## What to produce
Go through the material under this sentence. Return every line holding "фтористоводородной".

## Excerpted data
[Start of section]

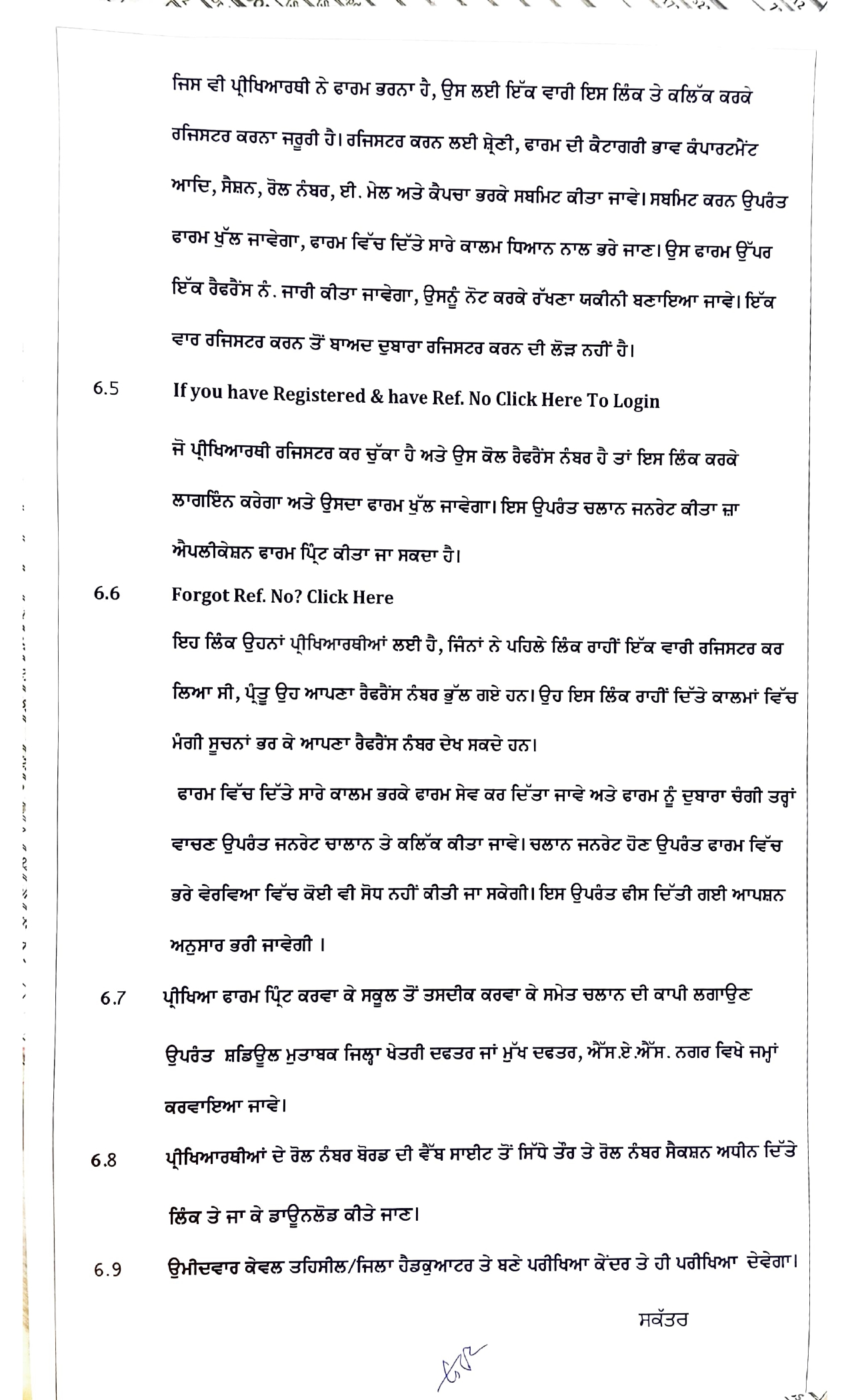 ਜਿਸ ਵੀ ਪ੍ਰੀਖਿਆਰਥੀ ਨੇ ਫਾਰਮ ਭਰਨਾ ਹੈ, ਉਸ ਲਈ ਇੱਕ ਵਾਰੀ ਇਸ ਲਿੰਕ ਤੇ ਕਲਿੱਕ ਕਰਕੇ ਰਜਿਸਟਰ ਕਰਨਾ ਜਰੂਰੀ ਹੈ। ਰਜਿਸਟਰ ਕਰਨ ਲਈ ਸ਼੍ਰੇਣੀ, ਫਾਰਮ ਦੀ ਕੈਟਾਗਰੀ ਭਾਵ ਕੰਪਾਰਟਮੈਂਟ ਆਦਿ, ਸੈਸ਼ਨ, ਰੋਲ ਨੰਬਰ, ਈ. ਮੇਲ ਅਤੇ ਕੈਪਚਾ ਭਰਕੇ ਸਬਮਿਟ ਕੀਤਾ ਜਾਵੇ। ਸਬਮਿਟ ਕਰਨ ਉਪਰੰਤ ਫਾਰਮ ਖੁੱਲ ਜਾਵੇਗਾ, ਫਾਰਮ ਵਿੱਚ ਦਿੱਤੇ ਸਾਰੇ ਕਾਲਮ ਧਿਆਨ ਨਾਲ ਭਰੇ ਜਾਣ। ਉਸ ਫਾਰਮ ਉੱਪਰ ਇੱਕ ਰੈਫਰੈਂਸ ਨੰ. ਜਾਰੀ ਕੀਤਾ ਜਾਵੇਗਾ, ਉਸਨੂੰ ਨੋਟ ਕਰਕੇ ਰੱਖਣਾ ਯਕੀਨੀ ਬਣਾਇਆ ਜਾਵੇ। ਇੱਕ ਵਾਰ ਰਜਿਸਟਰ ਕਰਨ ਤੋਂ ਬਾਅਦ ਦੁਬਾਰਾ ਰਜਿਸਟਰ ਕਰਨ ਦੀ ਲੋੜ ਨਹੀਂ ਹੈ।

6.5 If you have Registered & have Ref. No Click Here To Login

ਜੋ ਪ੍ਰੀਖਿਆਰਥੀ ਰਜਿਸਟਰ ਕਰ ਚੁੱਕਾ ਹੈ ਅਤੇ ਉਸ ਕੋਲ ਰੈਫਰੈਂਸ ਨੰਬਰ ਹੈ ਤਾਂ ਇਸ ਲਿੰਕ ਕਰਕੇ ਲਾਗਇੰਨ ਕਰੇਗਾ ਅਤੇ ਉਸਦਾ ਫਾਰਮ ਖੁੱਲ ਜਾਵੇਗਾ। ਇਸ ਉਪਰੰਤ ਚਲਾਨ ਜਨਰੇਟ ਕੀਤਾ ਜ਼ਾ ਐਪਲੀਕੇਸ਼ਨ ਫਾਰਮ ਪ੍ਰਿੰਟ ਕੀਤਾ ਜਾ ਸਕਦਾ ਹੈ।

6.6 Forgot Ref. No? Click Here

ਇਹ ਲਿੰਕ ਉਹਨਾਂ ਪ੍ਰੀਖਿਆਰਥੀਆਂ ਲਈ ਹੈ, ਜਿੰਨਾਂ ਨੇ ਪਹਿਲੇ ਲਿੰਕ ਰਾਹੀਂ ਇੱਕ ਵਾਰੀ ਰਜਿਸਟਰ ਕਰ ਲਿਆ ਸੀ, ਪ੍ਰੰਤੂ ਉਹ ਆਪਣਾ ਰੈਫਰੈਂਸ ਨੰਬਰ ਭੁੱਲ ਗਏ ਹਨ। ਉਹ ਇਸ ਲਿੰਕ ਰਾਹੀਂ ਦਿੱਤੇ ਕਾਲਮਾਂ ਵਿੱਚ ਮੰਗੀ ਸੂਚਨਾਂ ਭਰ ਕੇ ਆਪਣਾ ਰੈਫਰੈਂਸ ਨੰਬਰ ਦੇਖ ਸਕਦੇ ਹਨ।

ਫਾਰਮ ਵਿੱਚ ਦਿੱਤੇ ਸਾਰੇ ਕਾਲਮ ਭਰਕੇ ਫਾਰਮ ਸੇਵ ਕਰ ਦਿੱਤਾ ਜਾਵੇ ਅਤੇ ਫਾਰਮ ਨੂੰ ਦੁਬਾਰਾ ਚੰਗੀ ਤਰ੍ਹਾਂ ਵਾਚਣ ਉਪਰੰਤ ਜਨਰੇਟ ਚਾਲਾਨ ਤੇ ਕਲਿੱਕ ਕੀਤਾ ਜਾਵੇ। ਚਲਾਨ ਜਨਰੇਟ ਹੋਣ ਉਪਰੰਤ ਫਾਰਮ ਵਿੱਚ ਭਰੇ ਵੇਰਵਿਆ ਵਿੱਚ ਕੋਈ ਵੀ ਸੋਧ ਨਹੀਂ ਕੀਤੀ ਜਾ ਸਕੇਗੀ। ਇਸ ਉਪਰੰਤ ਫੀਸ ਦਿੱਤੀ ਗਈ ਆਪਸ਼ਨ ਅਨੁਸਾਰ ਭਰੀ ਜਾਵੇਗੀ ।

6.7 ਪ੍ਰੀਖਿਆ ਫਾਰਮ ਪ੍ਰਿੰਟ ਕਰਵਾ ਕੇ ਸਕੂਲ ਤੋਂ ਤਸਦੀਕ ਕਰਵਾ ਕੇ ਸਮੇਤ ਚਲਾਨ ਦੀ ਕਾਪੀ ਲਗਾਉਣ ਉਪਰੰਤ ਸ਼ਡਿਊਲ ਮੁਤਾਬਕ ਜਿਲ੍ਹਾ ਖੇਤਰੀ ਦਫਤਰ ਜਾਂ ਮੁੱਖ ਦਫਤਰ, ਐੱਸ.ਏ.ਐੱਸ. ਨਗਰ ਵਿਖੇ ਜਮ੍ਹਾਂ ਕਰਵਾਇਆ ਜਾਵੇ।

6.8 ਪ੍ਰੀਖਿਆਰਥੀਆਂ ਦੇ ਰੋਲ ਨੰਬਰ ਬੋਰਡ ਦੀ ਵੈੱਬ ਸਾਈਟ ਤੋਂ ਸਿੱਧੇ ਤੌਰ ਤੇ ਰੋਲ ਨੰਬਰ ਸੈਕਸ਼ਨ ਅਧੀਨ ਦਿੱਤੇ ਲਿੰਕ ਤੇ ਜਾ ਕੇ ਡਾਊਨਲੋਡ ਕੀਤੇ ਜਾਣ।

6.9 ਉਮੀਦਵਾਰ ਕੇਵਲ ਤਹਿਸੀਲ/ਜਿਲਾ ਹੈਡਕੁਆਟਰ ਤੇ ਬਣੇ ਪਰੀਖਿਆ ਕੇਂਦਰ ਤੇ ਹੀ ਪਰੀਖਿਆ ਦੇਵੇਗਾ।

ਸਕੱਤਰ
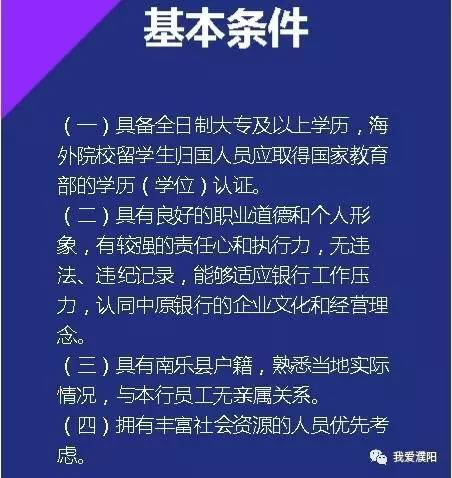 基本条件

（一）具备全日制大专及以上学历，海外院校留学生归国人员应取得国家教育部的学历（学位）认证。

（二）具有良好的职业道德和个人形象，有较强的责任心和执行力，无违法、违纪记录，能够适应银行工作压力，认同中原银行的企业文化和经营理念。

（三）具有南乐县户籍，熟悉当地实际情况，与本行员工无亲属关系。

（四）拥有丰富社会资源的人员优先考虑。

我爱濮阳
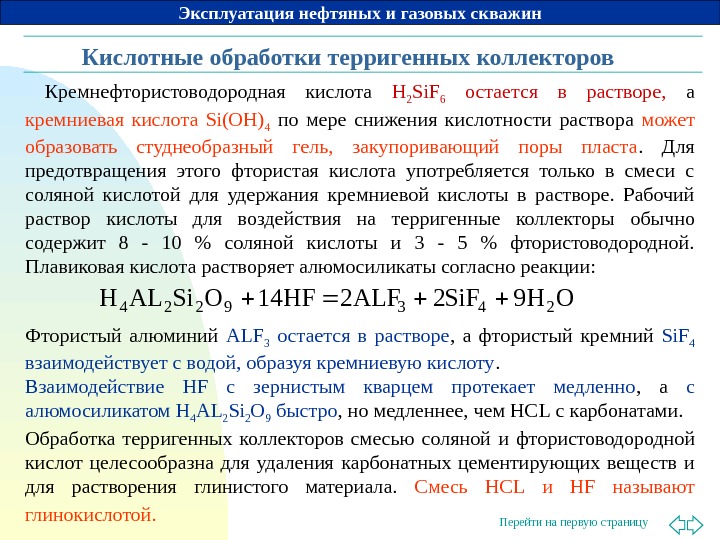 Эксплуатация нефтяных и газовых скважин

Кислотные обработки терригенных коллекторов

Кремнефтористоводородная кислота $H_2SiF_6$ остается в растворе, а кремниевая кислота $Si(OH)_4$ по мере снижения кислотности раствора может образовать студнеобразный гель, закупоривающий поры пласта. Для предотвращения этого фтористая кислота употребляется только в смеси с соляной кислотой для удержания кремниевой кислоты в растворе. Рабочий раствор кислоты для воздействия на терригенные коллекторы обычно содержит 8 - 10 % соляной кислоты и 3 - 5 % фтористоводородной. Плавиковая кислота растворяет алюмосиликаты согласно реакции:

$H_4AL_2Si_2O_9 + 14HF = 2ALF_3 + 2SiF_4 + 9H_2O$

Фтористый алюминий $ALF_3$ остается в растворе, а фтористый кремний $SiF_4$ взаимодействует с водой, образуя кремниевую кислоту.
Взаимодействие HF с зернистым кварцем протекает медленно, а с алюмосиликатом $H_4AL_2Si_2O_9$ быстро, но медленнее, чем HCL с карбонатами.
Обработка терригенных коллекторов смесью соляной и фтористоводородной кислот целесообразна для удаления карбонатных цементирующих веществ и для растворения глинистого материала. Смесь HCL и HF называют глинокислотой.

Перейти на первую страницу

[End of section]

## Answer section
Кремнефтористоводородная кислота $H_2SiF_6$ остается в растворе, а кремниевая кислота $Si(OH)_4$ по мере снижения кислотности раствора может образовать студнеобразный гель, закупоривающий поры пласта. Для предотвращения этого фтористая кислота употребляется только в смеси с соляной кислотой для удержания кремниевой кислоты в растворе. Рабочий раствор кислоты для воздействия на терригенные коллекторы обычно содержит 8 - 10 % соляной кислоты и 3 - 5 % фтористоводородной. Плавиковая кислота растворяет алюмосиликаты согласно реакции:
Обработка терригенных коллекторов смесью соляной и фтористоводородной кислот целесообразна для удаления карбонатных цементирующих веществ и для растворения глинистого материала. Смесь HCL и HF называют глинокислотой.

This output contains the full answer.